A fictional travelogue; four minutes to read.
Dear Travel Journey,
At the Fowler Museum in Los Angeles, in the middle of a quadrangle of galleries, sheltered by a portico, there’s a cozy courtyard with a life-affirming, gurgling fountain. I’m resting here, reflecting on my day.
In Los Angeles, black is the spirit color of waiters and waitresses. Apparently, restaurant owners think it’s chic to dress their servers in the color of death. Personally, I’d prefer cheerier colors with my tuna sandwich.
At lunch, before I taxied to the Fowler, my waitress—wearing black jeans, black blouse, black hairband and a name tag in black letters reading Charlotte—was not much on small talk. As if carrying plate of food and breathing is all that she could handle.
Taking my lunch order, her gravelly voice reverberated from deep in the back of her thin-lipped mouth, a mouth nearly hidden by deeply grooved facial wrinkles. On her break, through the restaurant window I saw her killing herself in the parking lot with a cigarette, puffing in the nicotine in long, pleasurable inhales.
When I paid my bill, I fought back the urge to say something about her smoking. It was none of my business, and nothing about her suggested she wanted anyone else’s opinion about anything at all, let alone her health habits.
There’s no acceptable norm for suggesting to a stranger “give up smoking.” It’s not the same as saying “have a nice day.” Like a muzzled tourist without permission to comment on a cultural custom or local practice, I said nothing.
On the road, time and again, I rediscover the human inclination to help another human, to save a life, is basic—a survival instinct essential for tribal preservation, for global citizenship. Even in Hollywood, we are social animals for more important reasons than gossipy entertainment.
Here at the museum in the first gallery, Australian aboriginal textiles exploded my optic nerves with color. The fabrics would make spirited shirts and blouses for the best of restaurants.
In another room, a profusion of ritual masks, burial objects, votive offerings from every continent united in a pulsing, almost panicky search for death’s meaning. I thought about my waitress.
A ghostly vision of her balancing plates of food on outstretched arms flashed in front of my eyes. A priestess praying. Or perhaps carrying entrails into a temple. On her head, a coffin.

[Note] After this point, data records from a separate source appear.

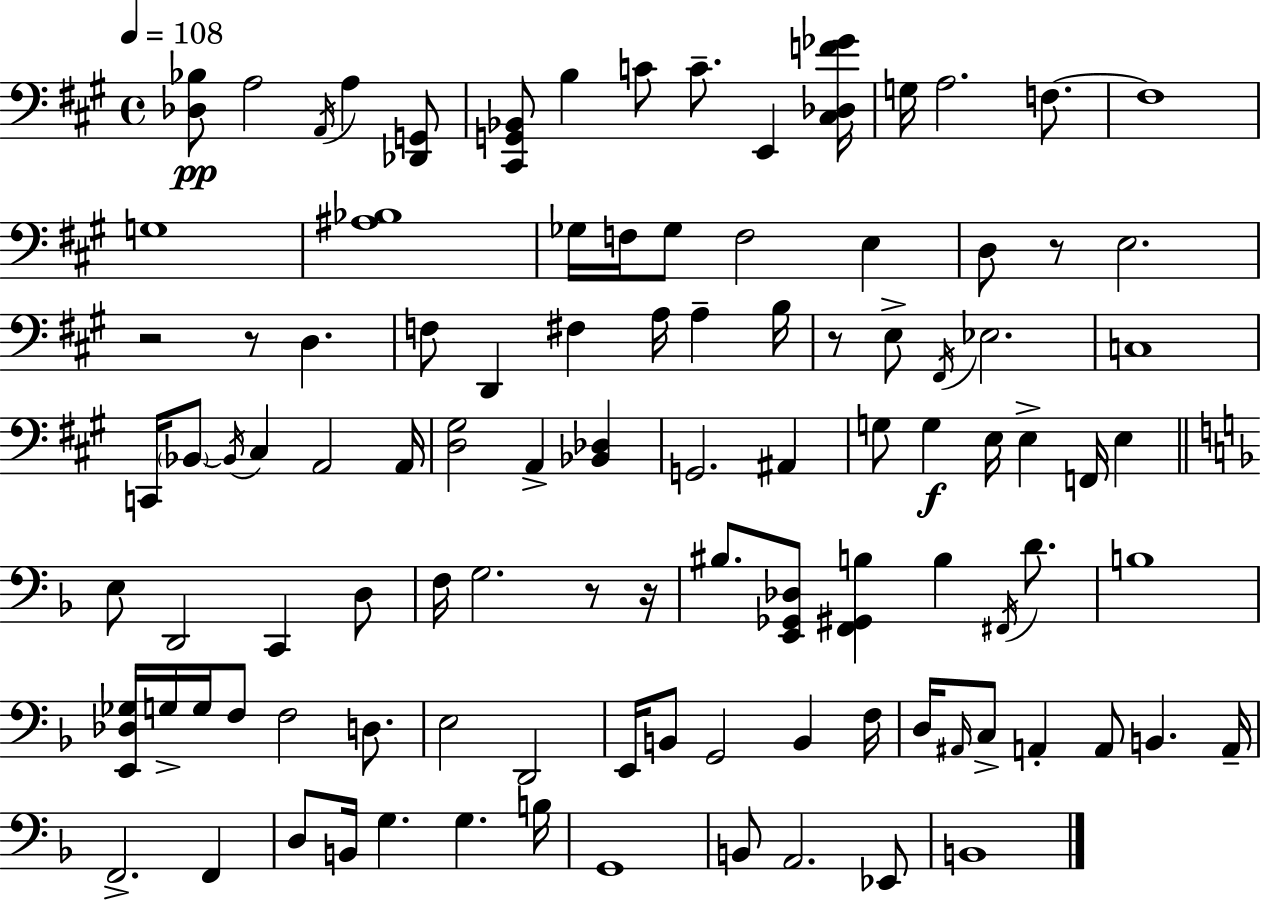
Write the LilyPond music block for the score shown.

{
  \clef bass
  \time 4/4
  \defaultTimeSignature
  \key a \major
  \tempo 4 = 108
  <des bes>8\pp a2 \acciaccatura { a,16 } a4 <des, g,>8 | <cis, g, bes,>8 b4 c'8 c'8.-- e,4 | <cis des f' ges'>16 g16 a2. f8.~~ | f1 | \break g1 | <ais bes>1 | ges16 f16 ges8 f2 e4 | d8 r8 e2. | \break r2 r8 d4. | f8 d,4 fis4 a16 a4-- | b16 r8 e8-> \acciaccatura { fis,16 } ees2. | c1 | \break c,16 \parenthesize bes,8~~ \acciaccatura { bes,16 } cis4 a,2 | a,16 <d gis>2 a,4-> <bes, des>4 | g,2. ais,4 | g8 g4\f e16 e4-> f,16 e4 | \break \bar "||" \break \key f \major e8 d,2 c,4 d8 | f16 g2. r8 r16 | bis8. <e, ges, des>8 <f, gis, b>4 b4 \acciaccatura { fis,16 } d'8. | b1 | \break <e, des ges>16 g16-> g16 f8 f2 d8. | e2 d,2 | e,16 b,8 g,2 b,4 | f16 d16 \grace { ais,16 } c8-> a,4-. a,8 b,4. | \break a,16-- f,2.-> f,4 | d8 b,16 g4. g4. | b16 g,1 | b,8 a,2. | \break ees,8 b,1 | \bar "|."
}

In my reverie, my waitress visits the museum exhibit by Ghanaian artist Kwame Akoto. Against a backdrop grisly graphic imagery, his pieces—as subtle as a lightning strike to the skull—sloganeer in plain English: “Stop smoking. It kills gradually.” And, “I don’t want…to die. I must stop smoking. Perhaps if my waitress could just see his work, she would see a sign, a prophecy, about herself.

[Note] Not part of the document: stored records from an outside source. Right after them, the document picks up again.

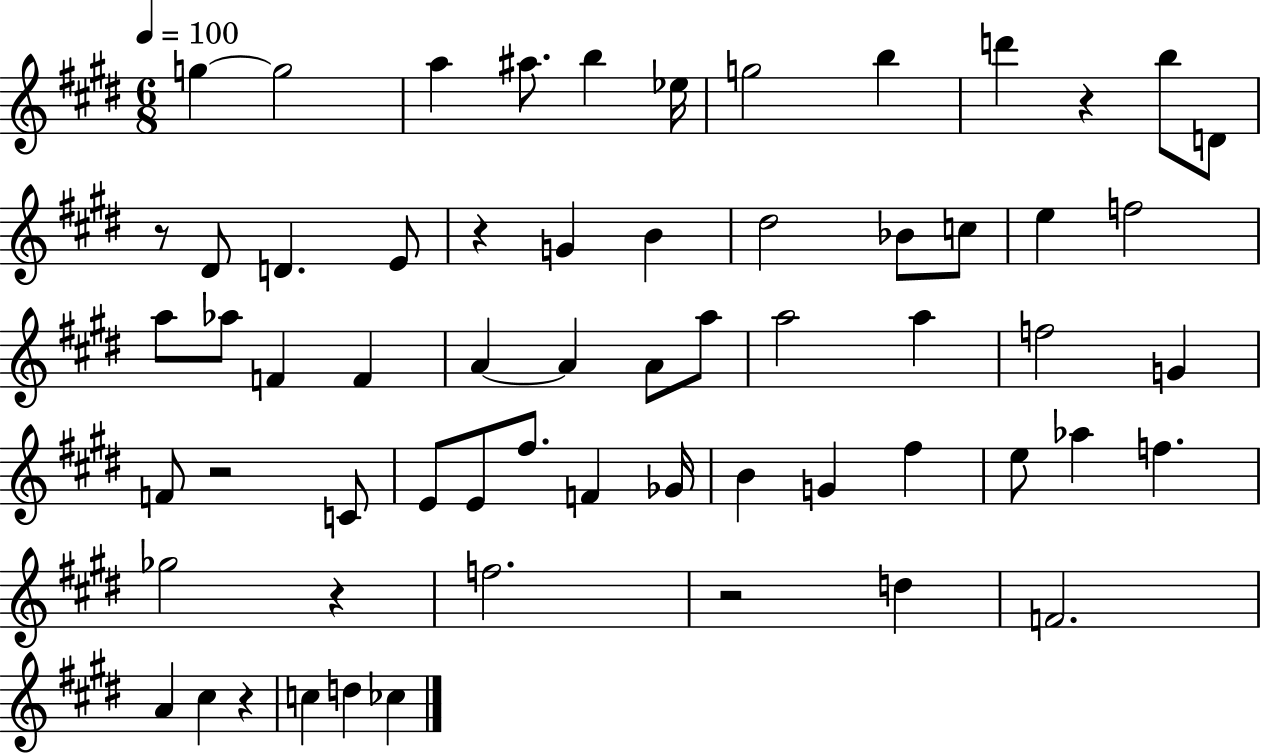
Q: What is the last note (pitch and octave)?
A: CES5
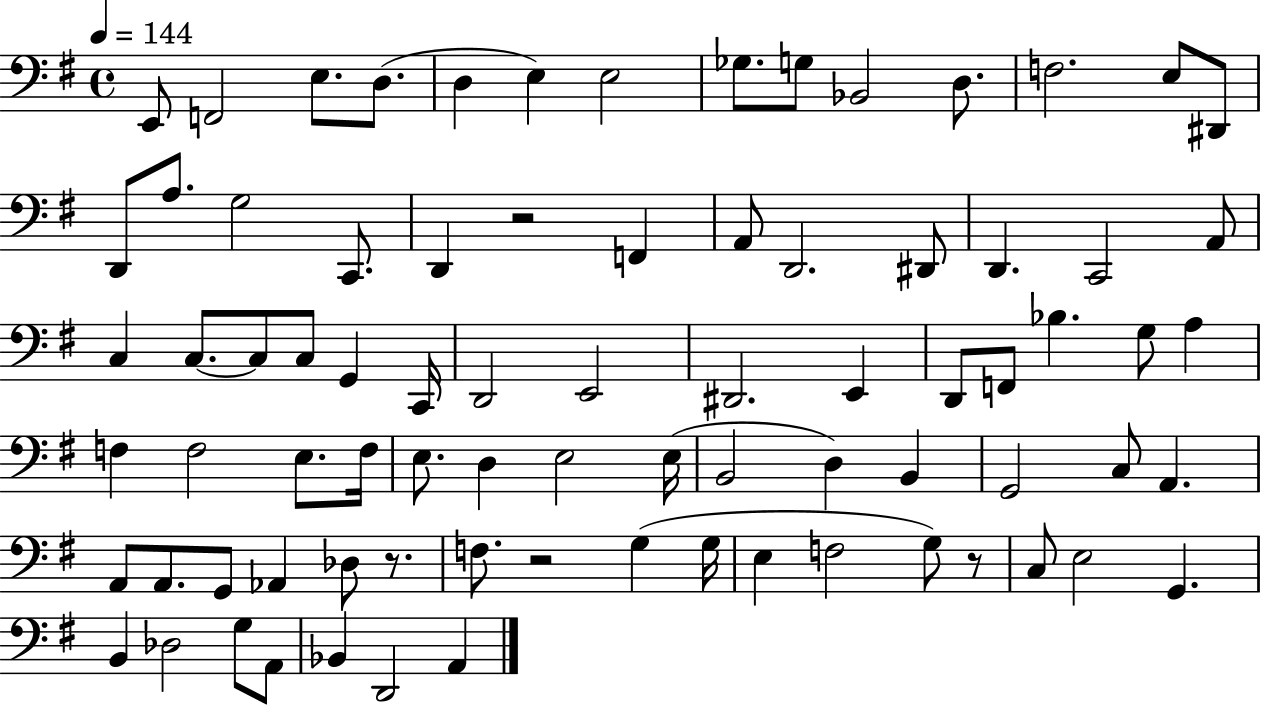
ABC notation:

X:1
T:Untitled
M:4/4
L:1/4
K:G
E,,/2 F,,2 E,/2 D,/2 D, E, E,2 _G,/2 G,/2 _B,,2 D,/2 F,2 E,/2 ^D,,/2 D,,/2 A,/2 G,2 C,,/2 D,, z2 F,, A,,/2 D,,2 ^D,,/2 D,, C,,2 A,,/2 C, C,/2 C,/2 C,/2 G,, C,,/4 D,,2 E,,2 ^D,,2 E,, D,,/2 F,,/2 _B, G,/2 A, F, F,2 E,/2 F,/4 E,/2 D, E,2 E,/4 B,,2 D, B,, G,,2 C,/2 A,, A,,/2 A,,/2 G,,/2 _A,, _D,/2 z/2 F,/2 z2 G, G,/4 E, F,2 G,/2 z/2 C,/2 E,2 G,, B,, _D,2 G,/2 A,,/2 _B,, D,,2 A,,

Life regrets pile up. Standing on shore watching a drowning. Not stopping to help at a roadside accident. Failing to report a drunk driver. Not calling out a barroom bully. Not talking to a stranger.
While I collect my thoughts, my obligations and my indifferences, the societal and cultural boundaries separated me from my waitress, my chest tightens. A cigarette-sized part of me dies.